One of Seattle’s best new restaurants: Paju

Paju: 11 Mercer St., Seattle; 206-829-8215, facebook.com/paju.seattle; noon-8 p.m. daily

GQ food writer Brett Martin didn’t include Paju in his recent list of the Best New Restaurants in America, though he does give Paju a shout-out in a roster of runners-up: “I wish you could try the weird and wonderful endive salad at Paju, in Seattle, each leaf cradling walnuts, burrata, and an emulsified, jellylike smoked vinaigrette, like a delirious ’70s canapé.” The good news is that it’s still available to go at the Lower Queen Anne modern Korean spot, or at least a version of it. The takeout edition has the same dressing, still oddly super-delicious — smoke and salad making unlikely best friends — with the burrata swapped out for Parmesan, and crunchy romaine subbing for endive. Walnuts are included, and also the grapes that were aboard when Paju opened in late 2019. It’s not the swellegant presentation of the former endive-leaf boats, but that’d be a mess by the time it got home. But this salad still does what Paju does so well, which is balance the unexpected with subtlety for surprising greatness of taste — less surprising when you learn that chef/owners Chunghoon Jeong and Bill Jeong met working at double-Michelin-starred Jungsik in New York. And for times that feel tight, the salad’s even more of a deal at $9 versus the former $13.

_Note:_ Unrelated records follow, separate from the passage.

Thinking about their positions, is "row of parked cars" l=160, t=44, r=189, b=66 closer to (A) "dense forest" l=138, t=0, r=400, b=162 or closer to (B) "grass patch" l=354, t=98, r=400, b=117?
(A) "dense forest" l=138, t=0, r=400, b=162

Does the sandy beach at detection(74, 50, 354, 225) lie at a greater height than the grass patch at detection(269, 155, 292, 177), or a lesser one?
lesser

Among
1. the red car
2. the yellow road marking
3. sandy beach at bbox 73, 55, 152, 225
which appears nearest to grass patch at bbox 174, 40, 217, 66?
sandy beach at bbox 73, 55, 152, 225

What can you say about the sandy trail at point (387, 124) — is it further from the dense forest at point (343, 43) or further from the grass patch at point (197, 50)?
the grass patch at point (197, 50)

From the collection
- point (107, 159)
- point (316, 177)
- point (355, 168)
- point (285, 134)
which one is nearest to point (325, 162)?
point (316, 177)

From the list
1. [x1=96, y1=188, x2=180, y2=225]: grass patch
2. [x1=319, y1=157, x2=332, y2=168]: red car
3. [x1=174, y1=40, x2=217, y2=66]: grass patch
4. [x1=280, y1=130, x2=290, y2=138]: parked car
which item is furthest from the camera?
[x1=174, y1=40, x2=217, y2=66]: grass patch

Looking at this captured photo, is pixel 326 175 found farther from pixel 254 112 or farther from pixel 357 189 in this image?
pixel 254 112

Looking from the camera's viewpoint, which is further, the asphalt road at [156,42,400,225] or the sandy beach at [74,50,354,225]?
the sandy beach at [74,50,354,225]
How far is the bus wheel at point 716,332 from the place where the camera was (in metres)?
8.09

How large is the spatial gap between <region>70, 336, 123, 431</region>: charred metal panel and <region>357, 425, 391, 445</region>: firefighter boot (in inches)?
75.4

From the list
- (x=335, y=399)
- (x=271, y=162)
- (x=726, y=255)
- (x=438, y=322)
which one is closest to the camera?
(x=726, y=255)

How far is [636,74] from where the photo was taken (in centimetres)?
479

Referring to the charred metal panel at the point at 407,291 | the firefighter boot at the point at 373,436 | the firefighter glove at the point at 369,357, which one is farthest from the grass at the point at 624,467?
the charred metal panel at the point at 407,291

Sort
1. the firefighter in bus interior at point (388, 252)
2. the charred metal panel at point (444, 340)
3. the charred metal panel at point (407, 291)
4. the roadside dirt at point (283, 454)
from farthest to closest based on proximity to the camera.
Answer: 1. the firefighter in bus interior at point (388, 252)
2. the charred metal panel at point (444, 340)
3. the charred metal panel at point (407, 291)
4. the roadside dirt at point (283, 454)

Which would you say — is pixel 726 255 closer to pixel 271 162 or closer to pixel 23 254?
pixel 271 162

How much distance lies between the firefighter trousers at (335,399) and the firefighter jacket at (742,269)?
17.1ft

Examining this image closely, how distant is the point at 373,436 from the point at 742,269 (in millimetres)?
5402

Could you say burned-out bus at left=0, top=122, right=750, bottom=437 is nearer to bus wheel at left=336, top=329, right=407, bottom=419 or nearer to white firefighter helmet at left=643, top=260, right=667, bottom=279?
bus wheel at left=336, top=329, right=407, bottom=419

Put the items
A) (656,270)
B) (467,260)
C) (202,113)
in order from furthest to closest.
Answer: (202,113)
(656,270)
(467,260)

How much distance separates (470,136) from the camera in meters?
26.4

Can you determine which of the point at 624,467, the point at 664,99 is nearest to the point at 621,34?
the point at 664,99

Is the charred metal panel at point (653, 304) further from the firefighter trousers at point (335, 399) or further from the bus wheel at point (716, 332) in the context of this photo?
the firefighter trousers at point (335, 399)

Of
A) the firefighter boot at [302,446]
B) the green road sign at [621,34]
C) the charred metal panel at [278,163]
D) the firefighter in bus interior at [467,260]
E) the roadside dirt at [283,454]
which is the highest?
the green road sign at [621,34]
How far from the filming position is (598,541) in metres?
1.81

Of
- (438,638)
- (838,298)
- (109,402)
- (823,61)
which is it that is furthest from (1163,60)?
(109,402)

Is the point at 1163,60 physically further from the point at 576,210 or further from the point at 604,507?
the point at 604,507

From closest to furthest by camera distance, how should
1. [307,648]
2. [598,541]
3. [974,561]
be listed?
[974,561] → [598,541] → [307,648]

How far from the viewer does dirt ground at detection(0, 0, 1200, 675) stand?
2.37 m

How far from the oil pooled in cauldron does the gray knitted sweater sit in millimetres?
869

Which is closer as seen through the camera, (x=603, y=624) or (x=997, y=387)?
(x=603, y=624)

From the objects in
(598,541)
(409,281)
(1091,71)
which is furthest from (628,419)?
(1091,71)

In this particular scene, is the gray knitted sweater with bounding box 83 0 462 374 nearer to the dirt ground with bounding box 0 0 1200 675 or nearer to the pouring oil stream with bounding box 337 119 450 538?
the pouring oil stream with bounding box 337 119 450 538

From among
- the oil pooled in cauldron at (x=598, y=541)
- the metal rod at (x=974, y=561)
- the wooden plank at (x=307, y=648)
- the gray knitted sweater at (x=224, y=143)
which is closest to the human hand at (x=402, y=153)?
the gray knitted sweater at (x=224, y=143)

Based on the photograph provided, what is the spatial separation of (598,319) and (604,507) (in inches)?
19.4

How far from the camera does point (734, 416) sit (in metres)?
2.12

Speaking of prices, Paju’s menu should make a global Best Value list with its thrilling tastes in anti-stingy portions from $9 to $17. The ideally chewy Paju fried rice, darkened with squid ink, attains layers of flavor — it’s got a subtle amount of both kimchi and bacon, with none of that “I AM OCEAN” bludgeoning that squid ink sometimes does. Brick-red spicy pork, made with poblano peppers, has a heat that creeps and blooms instead of striking and burning. And it’d be dumb not to eat Paju’s sweet chili chicken wings anytime one can — they get brined, battered, double-fried, then thoroughly coated with shiny, orange-red, sweet-and-slightly-spicy sauce. These are wings so big and fat and tender, they might be mistaken for thighs.

Paju’s options have been truncated, with just a couple more dishes available for takeout in addition to the above, but it’s still fit for any Best list.

In Seattle, by the way, By Tae and Rupee Bar made the GQ Best New Restaurants list, and they are marvels, too, and both will make takeout for you.